- TASK TO CARRY OUT:
Only the lines from the line containing "Howard Johnson Inn Clinton" through the final line of the entries should be printed, exactly as given, with the pictures left out.

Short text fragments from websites
--

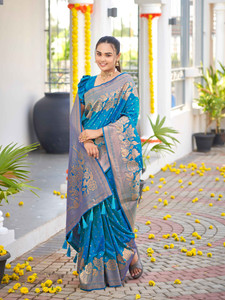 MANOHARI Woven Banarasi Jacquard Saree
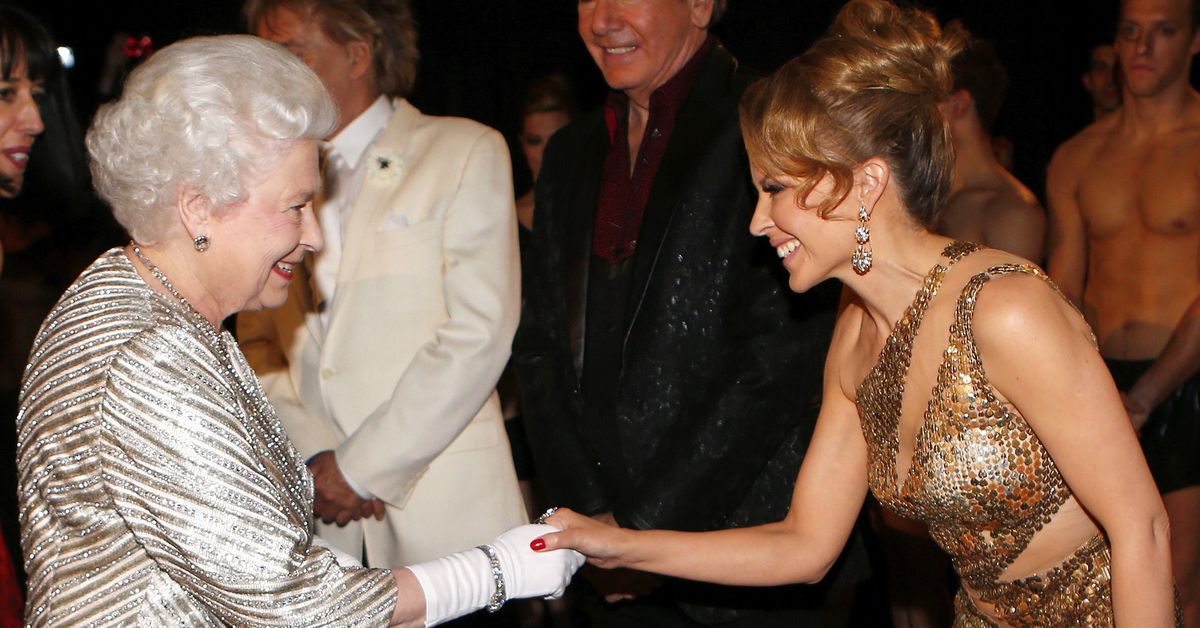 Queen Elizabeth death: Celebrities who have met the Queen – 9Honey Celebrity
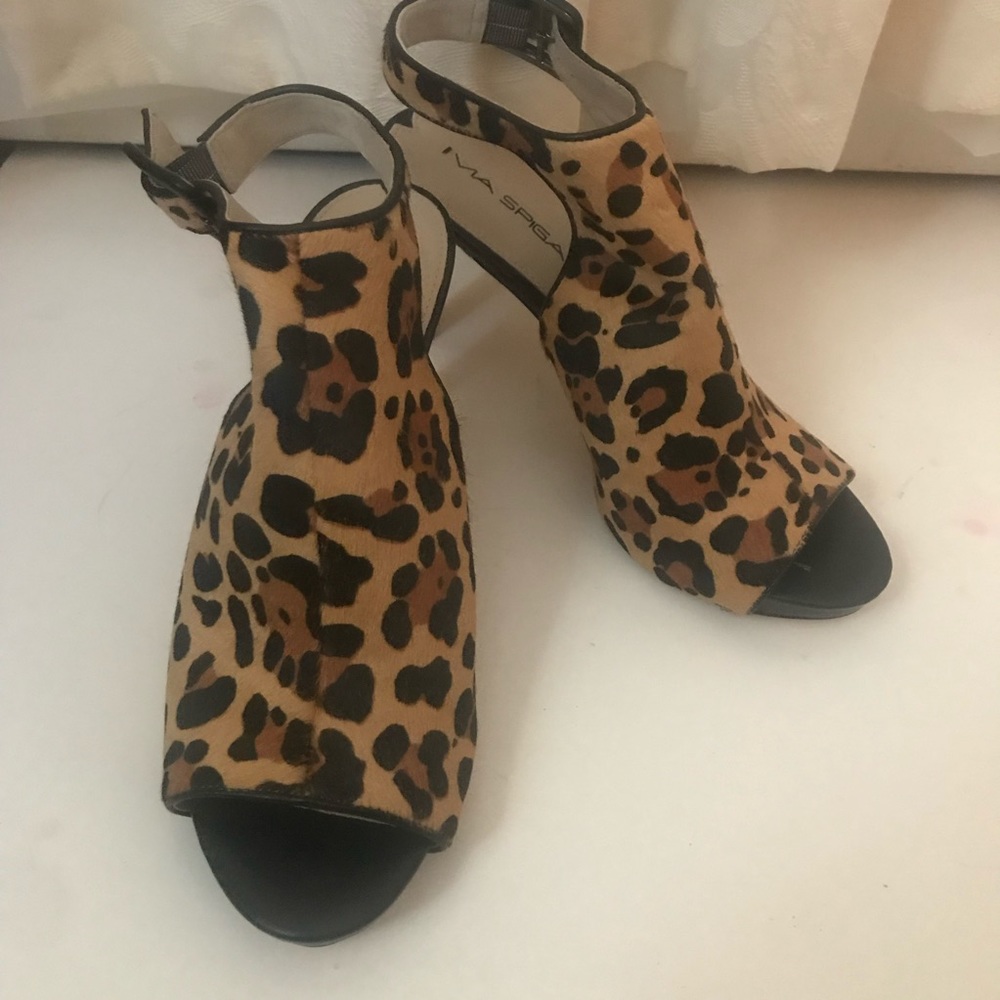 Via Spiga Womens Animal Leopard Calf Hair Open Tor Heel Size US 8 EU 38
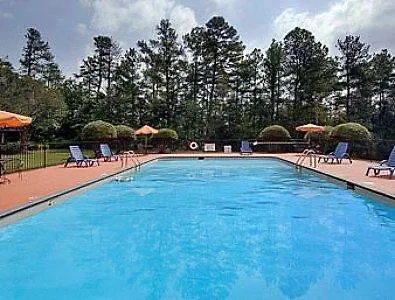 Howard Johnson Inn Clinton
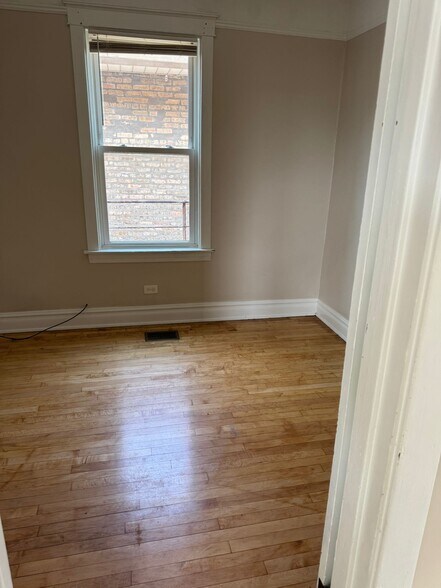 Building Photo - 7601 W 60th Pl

--

- RESPONSE FOR THIS EXERCISE:
 Howard Johnson Inn Clinton
 Building Photo - 7601 W 60th Pl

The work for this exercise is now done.